** Stated task **
Copy the records below word for word, starting at the line that contains "What is the distance to point" and continuing through the end of the records.

[Records from a dataset]
━━━━━━━━━━━━━━━━━━━━━━━━━━━━━━

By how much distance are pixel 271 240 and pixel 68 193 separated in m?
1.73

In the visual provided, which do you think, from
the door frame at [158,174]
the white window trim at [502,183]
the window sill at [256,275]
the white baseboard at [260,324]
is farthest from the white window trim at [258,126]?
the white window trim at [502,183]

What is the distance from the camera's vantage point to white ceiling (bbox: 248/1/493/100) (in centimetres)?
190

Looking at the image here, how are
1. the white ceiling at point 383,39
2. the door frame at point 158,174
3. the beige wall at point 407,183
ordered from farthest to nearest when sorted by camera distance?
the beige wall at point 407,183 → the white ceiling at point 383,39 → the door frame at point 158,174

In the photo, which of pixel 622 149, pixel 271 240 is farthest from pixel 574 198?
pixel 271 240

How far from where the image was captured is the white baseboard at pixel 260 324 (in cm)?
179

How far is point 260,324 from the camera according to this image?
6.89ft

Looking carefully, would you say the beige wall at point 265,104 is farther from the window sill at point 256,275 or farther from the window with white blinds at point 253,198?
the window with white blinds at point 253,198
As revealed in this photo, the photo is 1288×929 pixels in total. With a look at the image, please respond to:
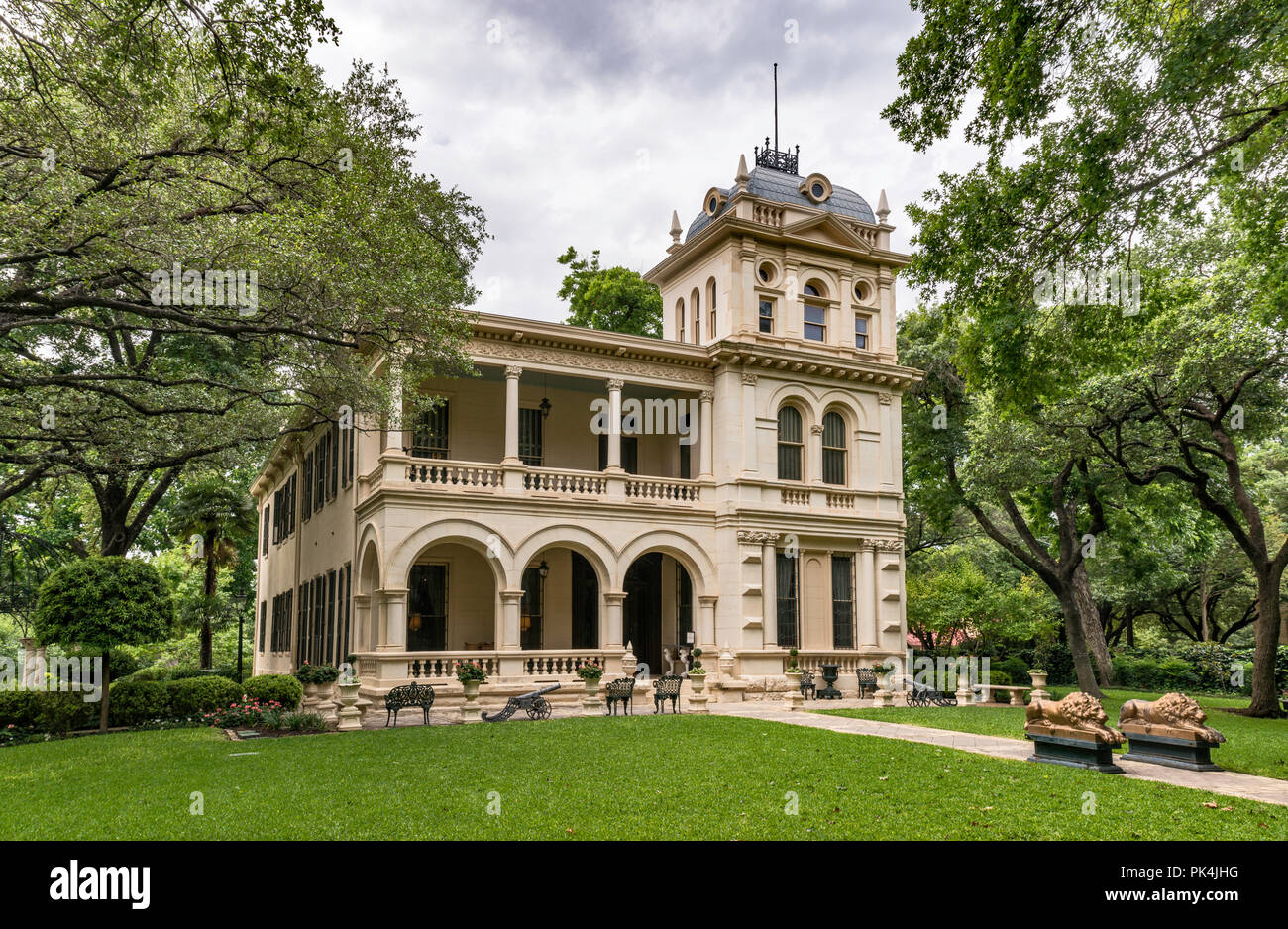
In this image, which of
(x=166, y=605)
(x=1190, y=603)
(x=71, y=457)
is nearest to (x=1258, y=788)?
(x=166, y=605)

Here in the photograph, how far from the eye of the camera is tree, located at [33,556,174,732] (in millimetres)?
17125

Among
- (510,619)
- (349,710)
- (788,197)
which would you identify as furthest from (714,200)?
(349,710)

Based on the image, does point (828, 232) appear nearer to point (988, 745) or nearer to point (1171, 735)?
point (988, 745)

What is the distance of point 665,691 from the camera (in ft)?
69.2

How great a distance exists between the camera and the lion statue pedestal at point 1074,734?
1189cm

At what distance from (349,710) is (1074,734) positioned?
12.4 meters

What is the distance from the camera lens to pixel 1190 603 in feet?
140

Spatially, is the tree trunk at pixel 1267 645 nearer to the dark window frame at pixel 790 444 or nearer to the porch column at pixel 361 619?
the dark window frame at pixel 790 444

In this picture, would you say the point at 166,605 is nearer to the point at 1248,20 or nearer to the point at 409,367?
the point at 409,367

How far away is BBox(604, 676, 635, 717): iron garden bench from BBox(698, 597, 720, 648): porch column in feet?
14.5

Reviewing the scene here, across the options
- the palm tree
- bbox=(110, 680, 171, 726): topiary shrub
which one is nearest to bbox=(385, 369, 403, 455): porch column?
bbox=(110, 680, 171, 726): topiary shrub
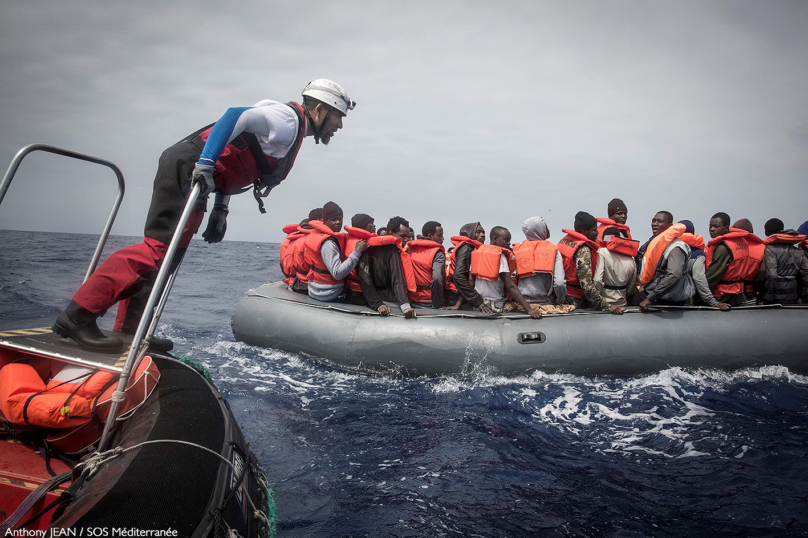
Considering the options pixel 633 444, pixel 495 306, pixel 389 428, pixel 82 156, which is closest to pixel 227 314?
pixel 495 306

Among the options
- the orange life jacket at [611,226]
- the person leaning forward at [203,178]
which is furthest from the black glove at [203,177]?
the orange life jacket at [611,226]

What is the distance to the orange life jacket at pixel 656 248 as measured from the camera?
588 cm

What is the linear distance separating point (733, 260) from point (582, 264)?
6.70 feet

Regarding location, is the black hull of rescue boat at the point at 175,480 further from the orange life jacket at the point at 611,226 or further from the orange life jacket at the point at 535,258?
the orange life jacket at the point at 611,226

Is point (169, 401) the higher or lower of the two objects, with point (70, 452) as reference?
higher

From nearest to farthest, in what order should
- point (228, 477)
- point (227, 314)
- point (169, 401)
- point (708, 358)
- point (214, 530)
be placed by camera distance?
point (214, 530) → point (228, 477) → point (169, 401) → point (708, 358) → point (227, 314)

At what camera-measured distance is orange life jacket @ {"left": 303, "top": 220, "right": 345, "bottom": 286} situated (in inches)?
251

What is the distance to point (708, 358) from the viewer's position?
5.69 metres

━━━━━━━━━━━━━━━━━━━━━━━━━━━━━━

** Completed exercise **
What is the distance to point (708, 358) from the viewer's position?
5.69 metres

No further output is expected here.